About this exercise: "normal" is the word to look for; say how many lines of the listing below contain it, and nothing else.

** Opening Material for this exercise block **

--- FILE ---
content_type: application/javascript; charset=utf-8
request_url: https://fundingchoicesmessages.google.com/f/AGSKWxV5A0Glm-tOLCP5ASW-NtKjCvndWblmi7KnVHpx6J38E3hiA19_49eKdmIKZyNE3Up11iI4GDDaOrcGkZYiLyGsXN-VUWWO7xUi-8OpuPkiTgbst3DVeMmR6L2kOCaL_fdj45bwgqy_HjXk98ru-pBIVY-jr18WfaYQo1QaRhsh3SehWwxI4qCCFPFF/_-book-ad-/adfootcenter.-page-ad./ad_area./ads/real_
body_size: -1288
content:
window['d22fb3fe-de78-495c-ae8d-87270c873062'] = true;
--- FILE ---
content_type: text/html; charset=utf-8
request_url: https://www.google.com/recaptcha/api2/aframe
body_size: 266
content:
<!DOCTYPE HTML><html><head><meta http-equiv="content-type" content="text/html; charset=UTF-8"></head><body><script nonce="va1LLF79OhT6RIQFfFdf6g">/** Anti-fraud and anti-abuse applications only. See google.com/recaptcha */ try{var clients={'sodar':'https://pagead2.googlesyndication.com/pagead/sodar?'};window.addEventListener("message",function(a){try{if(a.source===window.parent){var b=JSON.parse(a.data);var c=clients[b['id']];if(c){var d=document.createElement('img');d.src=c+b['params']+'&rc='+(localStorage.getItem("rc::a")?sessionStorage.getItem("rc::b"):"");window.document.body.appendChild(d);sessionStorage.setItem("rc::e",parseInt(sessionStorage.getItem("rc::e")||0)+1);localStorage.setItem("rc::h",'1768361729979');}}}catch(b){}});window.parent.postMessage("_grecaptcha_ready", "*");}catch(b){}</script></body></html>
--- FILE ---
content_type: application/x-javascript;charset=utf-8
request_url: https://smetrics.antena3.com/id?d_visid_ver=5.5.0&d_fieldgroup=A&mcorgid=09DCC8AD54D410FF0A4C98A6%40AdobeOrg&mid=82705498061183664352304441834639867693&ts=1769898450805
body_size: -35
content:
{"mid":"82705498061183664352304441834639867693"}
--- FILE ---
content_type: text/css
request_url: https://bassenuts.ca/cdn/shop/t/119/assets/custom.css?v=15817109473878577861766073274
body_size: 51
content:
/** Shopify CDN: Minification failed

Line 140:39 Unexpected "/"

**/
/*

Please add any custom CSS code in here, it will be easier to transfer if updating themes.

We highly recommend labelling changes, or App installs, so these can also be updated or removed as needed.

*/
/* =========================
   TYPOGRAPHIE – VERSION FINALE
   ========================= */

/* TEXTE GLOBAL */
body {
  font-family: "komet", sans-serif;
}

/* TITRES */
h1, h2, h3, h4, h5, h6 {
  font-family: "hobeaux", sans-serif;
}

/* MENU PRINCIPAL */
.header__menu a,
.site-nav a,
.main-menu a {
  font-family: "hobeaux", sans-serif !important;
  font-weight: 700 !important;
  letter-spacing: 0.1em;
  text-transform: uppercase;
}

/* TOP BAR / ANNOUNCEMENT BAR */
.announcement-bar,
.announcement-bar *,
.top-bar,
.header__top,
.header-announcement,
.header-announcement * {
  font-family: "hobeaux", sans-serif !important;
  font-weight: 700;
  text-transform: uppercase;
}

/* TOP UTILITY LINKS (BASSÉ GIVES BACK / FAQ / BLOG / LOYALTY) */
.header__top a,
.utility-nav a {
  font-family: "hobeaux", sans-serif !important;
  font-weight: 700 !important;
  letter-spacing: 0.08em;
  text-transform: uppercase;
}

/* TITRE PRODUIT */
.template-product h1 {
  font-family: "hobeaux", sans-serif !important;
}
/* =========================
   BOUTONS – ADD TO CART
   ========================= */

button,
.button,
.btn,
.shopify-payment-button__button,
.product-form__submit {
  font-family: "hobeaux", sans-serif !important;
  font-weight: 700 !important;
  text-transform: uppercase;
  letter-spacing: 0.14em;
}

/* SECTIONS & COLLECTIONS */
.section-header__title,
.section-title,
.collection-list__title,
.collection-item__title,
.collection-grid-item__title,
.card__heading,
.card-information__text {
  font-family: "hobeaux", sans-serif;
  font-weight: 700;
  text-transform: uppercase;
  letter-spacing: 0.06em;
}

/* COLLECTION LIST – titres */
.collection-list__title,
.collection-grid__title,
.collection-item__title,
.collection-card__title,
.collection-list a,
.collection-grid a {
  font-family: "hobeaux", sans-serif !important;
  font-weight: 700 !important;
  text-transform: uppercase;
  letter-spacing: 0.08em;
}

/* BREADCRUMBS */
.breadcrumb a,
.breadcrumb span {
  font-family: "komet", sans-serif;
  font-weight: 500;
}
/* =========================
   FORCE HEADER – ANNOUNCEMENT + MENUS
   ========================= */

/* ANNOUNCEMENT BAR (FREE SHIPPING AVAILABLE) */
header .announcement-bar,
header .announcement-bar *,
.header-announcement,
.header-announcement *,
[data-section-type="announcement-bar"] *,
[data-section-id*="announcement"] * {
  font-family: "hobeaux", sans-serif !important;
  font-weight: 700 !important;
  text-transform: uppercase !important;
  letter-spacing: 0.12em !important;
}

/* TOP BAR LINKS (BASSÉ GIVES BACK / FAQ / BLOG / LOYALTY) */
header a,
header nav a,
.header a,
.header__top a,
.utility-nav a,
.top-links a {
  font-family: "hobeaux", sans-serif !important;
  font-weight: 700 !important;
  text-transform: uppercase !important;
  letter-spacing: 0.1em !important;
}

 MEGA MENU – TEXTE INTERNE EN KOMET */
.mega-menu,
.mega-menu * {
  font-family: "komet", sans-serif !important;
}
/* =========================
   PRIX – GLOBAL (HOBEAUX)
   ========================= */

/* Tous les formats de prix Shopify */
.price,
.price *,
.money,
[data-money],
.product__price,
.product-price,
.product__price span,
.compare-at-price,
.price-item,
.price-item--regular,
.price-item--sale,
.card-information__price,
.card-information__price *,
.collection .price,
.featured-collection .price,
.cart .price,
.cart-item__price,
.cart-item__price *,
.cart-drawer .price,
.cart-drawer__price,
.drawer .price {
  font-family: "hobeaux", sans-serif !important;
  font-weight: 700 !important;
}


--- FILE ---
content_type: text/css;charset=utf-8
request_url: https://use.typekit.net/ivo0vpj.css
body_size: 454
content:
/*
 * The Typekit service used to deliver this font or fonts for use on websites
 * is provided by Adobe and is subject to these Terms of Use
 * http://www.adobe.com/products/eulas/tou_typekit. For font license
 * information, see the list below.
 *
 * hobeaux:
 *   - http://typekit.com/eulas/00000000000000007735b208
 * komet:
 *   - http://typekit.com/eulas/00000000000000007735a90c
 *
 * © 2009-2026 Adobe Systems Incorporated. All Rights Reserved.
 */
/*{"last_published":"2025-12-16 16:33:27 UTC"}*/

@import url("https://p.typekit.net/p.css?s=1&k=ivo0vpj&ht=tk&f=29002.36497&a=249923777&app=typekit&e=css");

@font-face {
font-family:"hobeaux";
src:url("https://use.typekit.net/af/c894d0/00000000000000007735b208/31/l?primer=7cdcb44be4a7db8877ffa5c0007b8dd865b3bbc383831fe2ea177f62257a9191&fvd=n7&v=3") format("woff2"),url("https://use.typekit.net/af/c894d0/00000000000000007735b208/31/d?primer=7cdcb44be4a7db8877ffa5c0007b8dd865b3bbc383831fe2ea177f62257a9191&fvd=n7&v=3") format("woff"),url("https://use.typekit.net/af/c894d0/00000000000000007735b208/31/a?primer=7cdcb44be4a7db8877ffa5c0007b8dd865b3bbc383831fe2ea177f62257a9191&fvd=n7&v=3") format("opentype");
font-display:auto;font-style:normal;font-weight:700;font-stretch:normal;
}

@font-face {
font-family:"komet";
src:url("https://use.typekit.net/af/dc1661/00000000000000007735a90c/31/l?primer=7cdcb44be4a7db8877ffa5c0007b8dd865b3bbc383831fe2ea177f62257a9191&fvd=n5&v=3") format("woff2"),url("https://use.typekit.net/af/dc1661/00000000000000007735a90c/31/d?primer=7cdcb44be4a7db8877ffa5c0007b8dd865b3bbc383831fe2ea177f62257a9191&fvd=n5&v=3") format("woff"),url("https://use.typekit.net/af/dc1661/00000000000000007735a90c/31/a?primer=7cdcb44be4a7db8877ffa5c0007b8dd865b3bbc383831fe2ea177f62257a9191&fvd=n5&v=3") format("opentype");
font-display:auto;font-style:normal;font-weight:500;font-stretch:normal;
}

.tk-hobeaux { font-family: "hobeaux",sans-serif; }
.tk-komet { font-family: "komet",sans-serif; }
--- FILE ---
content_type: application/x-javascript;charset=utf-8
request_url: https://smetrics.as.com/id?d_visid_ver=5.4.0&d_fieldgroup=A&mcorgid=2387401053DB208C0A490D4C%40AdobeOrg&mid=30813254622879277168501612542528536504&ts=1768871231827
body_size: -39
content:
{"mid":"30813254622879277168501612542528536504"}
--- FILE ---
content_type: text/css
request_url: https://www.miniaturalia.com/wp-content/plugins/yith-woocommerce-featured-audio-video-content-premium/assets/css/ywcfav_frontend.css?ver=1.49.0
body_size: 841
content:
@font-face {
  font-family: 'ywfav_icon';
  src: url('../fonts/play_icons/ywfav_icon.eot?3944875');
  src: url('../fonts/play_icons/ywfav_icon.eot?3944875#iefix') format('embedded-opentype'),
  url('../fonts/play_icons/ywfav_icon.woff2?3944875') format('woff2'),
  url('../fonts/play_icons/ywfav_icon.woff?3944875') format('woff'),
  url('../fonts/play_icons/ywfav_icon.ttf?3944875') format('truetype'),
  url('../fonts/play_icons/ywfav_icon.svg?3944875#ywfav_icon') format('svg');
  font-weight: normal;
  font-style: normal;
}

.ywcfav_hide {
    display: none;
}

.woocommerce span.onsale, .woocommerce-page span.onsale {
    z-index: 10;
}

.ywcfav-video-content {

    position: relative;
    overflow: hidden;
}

** Closing Material for this exercise block **

Solved problem: 4